Nonetheless, teachers and other union workers persisted in seeking fair treatment.
And, of course, we won a binding opinion from the state’s Freedom of Information Act public-access counselor stating that Rauner should turn over emails on how he worked with the IPI and other political operatives to fill state councils, commissions, and boards. Rauner filed suit as a lame duck to keep those emails from the public, but we intend to pursue that suit until they’re released, even after he leaves office. After all, a separate FOIA request turned up evidence that Rauner flip-flopped relentlessly on a bill to expand abortion rights to Medicaid recipients and state workers, campaigning on his support for the bill, then threatening to veto it to galvanize Republican opposition to a budget compromise, then working to defeat it in the General Assembly before finally signing it into law.
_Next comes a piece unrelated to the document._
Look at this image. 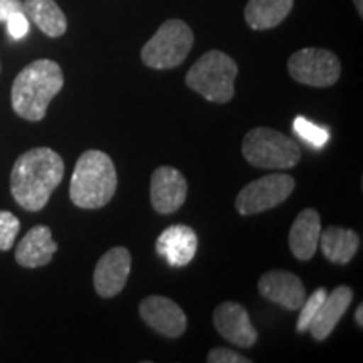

We saw President Trump — twice — and observed the way he left communities divided and blamed all bad news on the media, while lying outright for Republican candidates. In Illinois, we got called “fake news,” but somehow avoided Trump’s harsher label of “enemy of the people” reserved for national media outlets. We also saw how his trade war with Canada, Mexico, and (ongoing) China might have put hundreds of steelworkers back on the job in Granite City, but at the cost of market turbulence for thousands of Illinois soybean, corn, and pork farmers.
We ate some great food across the state, including fish sandwiches at Marko’s in Madison, the horseshoe at Obed & Isaac’s in Springfield, and the ribs at 17th Street BBQ in Murphysboro (as well as Marion and the State Fair, we scored the 17th Street hat trick), and we stayed at some noteworthy places, including the DeSoto House in Galena, the state’s oldest operating hotel, and the Victorian Inn Bed and Breakfast in Rock Island.
And we were there when Illinois beat Iowa in the annual Port Byron Great River Tug across the Mississippi River, the sporting event of the year in Illinois, to our way of thinking.
We saw J.B. Pritzker beat Rauner in November, as U.S. voters reasserted their democracy in the midterm elections, and we saw Chicago Mayor Rahm Emanuel announce he’d be abdicating that throne next year.
We met some engaging people, such as Owen Muelder at the Underground Railroad Freedom Center at Knox College in Galena, Rock Island Alderman Dylan Parker, environmental activist Tabitha Tripp, and Northern Illinois University shooting survivor Patrick Korellis.
But we also saw how One Illinois wasn’t immune to the trollbots and phony accounts plaguing social media.
And we saw firsthand that the state’s bicentennial celebration wasn’t a fiasco, even though it threatened to go unnoticed through a lack of promotion by the Rauner administration.
That’s the year in a nutshell, and maybe all years: it could have been better, but it sure could have been even worse. And so at One Illinois we can’t wait to see what the next year will bring. We’ll be there for you; we’ll be there with you.